PINE: Pruning Boosted Tree Ensembles with Conformal In-Distribution Prediction Equivalence
For practitioners using tree ensembles on tabular data, PINE offers a way to compress models without compromising decision consistency within the data distribution, addressing a key limitation of prior faithful pruning methods.
PINE introduces a pruning method for tree ensembles that guarantees prediction equivalence within an in-distribution region controlled by a conformal parameter α, achieving up to 30% higher compression ratios than existing faithful pruning methods while maintaining comparable prediction preservation.

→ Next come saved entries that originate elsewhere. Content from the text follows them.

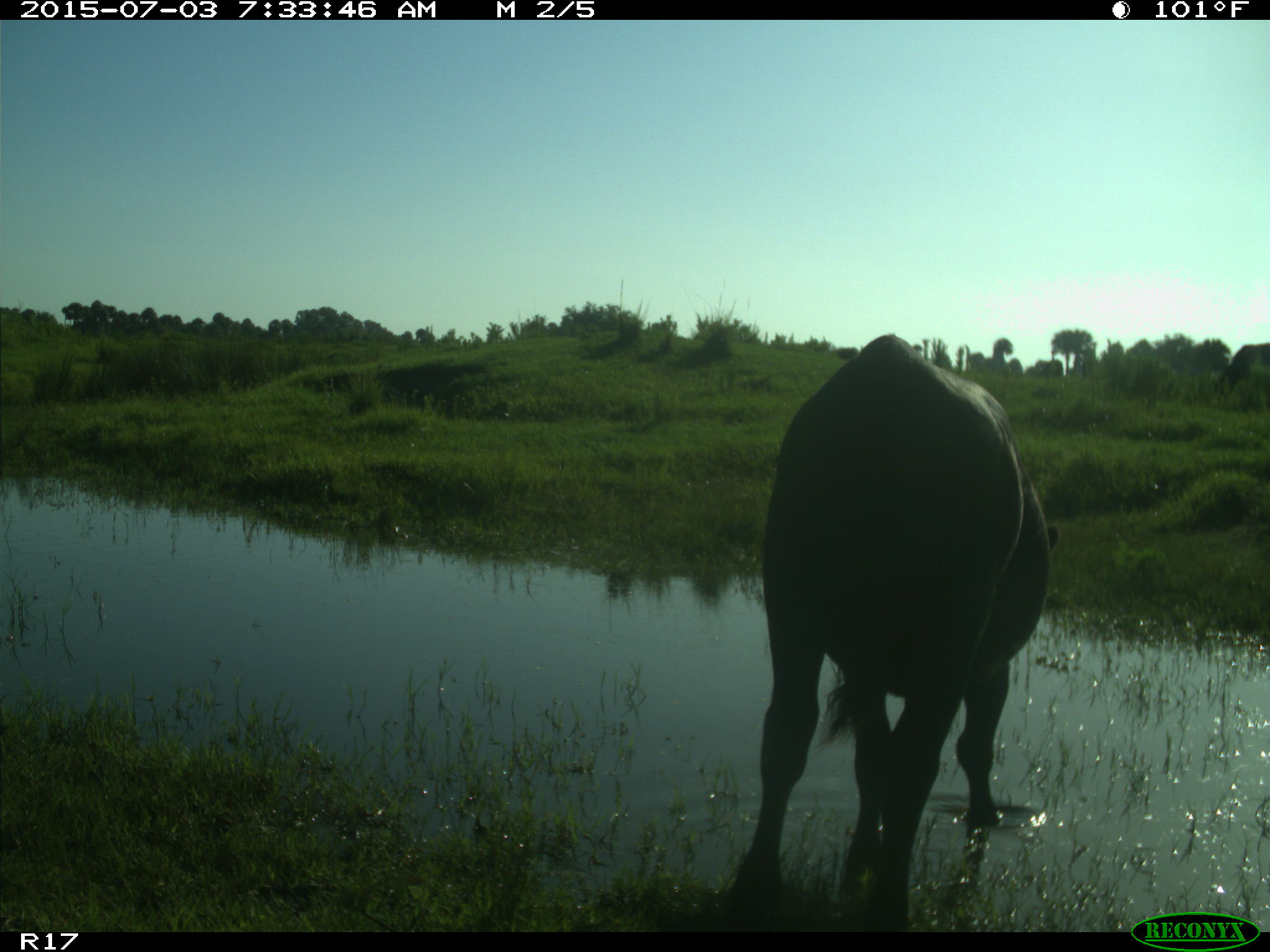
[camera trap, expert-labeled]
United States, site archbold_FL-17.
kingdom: Animalia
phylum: Chordata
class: Mammalia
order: Artiodactyla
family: Bovidae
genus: Bos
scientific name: Bos taurus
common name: domestic cow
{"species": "Bos taurus (domestic cow)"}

Tree ensembles are machine learning models with strong predictive performance and interpretability, and remain widely used for tabular data. Standard pruning methods for tree ensembles typically optimize an accuracy-compression trade-off and may change a subset of predictions, potentially compromising decision consistency. Faithful pruning methods address this issue by preserving prediction equivalence over the entire input space, but this requirement leads to lower compression ratios. We propose PINE, a pruning method that provides strong guarantees within an in-distribution region. PINE preserves prediction equivalence within this region and controls the region size using a single parameter $α$ via conformal calibration. Experiments on 12 public tabular datasets show that PINE improves the compression ratio by up to $30\%$ while preserving predictions at a comparable level to existing faithful pruning methods.